I like to compare timber to a rag when explaining moisture. Imagine a rag in a bucket full of water. As soon as you remove the rag it begins to lose water, when you ring it out it loses even more but there will still be moisture within the rag. This is equal to bound water. It can only be removed through drying, either mechanical (a tumble dryer) or naturally (a washing line). This is similar to timber. You can remove bound water through two main methods: Kiln drying and air drying.
 
Once the process of removing the bound water commences the timber starts to move (contracting, cupping, bowing or twisting.) This is also true if the timber absorbs moisture after drying beyond the free water stage.
 
Bound water is removed in most engineered products by means of a kiln.
 

Let’s Talk Numbers

When a tree is cut the green timber has a moisture content of 100%. This is calculated as the difference between the weight of a piece of green timber and the weight of the same piece after oven drying , divided by the oven weight and multiplied by 100.
 
For example, a piece of green timber weighing 800g containing 400g of water has a moisture content of 100%
 
[(800-400)/400)x100)]
 
Once the timber has undergone kiln drying it then has a moisture content of between 6% and 18%. It then heads to a factory to be made into an engineered door. When the timber arrives at the factory it will be allowed to acclimatise to the factory’s conditions for between 10 and 14 days. The conditions can vary from factory to factory. Some factories will be heated while others will simply be a covered location. The timber will generally absorb or expel moisture in the region of 15% to 18%. The solid timber is then used in production. Once the doors have completed production they will generally be packaged and shipped and stored in similar conditions to that of the factory.
 
When a door arrives at your property, what happens to the moisture content ? Well this is where acclimatisation is very important. In a continuously heated building timber will generally drop in moisture content from between 6% and 13%. But why does that matter? Timber moves in three ways: Longitudinal movement, tangential movement and radial movement (Fig 2). They all affect the timber in different ways but a simple calculation gives a rough guide to movement.
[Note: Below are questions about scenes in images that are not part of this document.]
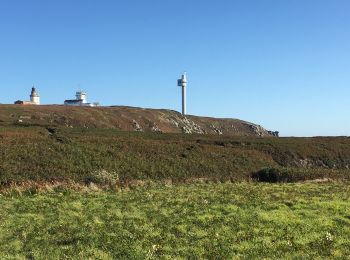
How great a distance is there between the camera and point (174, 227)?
20609mm

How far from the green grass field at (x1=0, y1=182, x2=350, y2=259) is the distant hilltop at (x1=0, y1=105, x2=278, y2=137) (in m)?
70.4

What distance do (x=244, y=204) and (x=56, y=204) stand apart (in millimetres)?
11309

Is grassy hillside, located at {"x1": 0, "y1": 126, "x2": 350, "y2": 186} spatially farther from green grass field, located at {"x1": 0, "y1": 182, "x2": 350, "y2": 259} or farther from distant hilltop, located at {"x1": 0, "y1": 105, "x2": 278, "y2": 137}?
distant hilltop, located at {"x1": 0, "y1": 105, "x2": 278, "y2": 137}

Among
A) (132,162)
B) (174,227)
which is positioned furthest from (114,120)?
(174,227)

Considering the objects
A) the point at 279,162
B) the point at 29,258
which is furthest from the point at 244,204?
the point at 279,162

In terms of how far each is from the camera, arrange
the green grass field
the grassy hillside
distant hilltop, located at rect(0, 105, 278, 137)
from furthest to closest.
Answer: distant hilltop, located at rect(0, 105, 278, 137) → the grassy hillside → the green grass field

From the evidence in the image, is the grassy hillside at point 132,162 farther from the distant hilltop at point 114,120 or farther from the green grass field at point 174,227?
the distant hilltop at point 114,120

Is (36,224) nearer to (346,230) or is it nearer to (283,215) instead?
(283,215)

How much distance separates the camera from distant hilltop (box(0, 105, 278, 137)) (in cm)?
11656

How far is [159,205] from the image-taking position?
27594 mm

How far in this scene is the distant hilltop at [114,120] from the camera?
116562 mm

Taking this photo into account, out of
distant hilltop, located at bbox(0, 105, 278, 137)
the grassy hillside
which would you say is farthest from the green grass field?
distant hilltop, located at bbox(0, 105, 278, 137)

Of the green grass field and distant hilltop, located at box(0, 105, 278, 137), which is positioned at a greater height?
distant hilltop, located at box(0, 105, 278, 137)

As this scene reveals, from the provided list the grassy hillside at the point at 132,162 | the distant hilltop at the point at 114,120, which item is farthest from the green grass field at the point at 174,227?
the distant hilltop at the point at 114,120
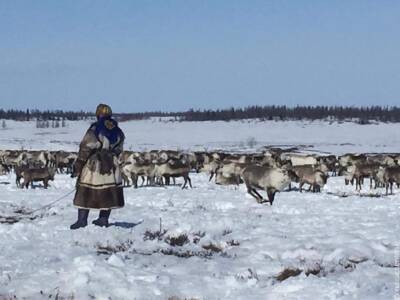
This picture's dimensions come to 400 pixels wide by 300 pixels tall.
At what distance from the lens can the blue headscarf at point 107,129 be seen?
33.3ft

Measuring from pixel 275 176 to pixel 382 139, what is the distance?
87.2 m

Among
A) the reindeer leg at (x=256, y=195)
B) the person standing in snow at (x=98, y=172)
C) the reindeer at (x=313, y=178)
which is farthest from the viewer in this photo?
the reindeer at (x=313, y=178)

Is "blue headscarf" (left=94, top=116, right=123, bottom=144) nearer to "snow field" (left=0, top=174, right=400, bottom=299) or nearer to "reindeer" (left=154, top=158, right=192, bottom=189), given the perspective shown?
"snow field" (left=0, top=174, right=400, bottom=299)

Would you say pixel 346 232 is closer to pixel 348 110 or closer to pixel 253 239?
pixel 253 239

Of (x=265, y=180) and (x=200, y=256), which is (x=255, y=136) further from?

For every 1% change in moisture, timber moves 0.25% to 0.38%. So although this is an approximate measurement, in the most extreme situation the solid timber in your door can be dropping from an 18% to 6% moisture content, resulting in an approximate movement of 3% to 4.56%.
 
Fig2
Figure 2
 
So what does this mean for your door? Once a door is hung it is locked into place by the hinges. If it moves it is locked into place at that point. Let’s look at solid timber inlay. It forms a part of the core of the door and if it moves while the door is hung it can split the veneer (Fig 3).
 
Fig3
Figure 3
 
The same applies to the lippings on a door which are also veneered, if they contract, cup, bow or twist while the door is hung they will split the veneer and in extreme circumstances can even cause the lipping to come away from the door (Fig 4). Now this is unlikely to affect the structural integrity of the door but doesn’t make them aesthetically pleasing.
 
Fig4
Figure 4
 
So how does acclimatisation stop this? If a door is allowed to acclimatise inside your house then the moisture content will slowly drop to suit the conditions in your house. Because it isn’t locked into place by hinges, it can slowly expand and contract without causing any cosmetic issues. Once the door is hung it then needs to be sealed on all the edges and behind hinge cut outs and handle cut outs using a treatment specified by the door manufacturer. Once this has been done the moisture content within the timber will still increase and decrease but to a much lower level that the door can cope with.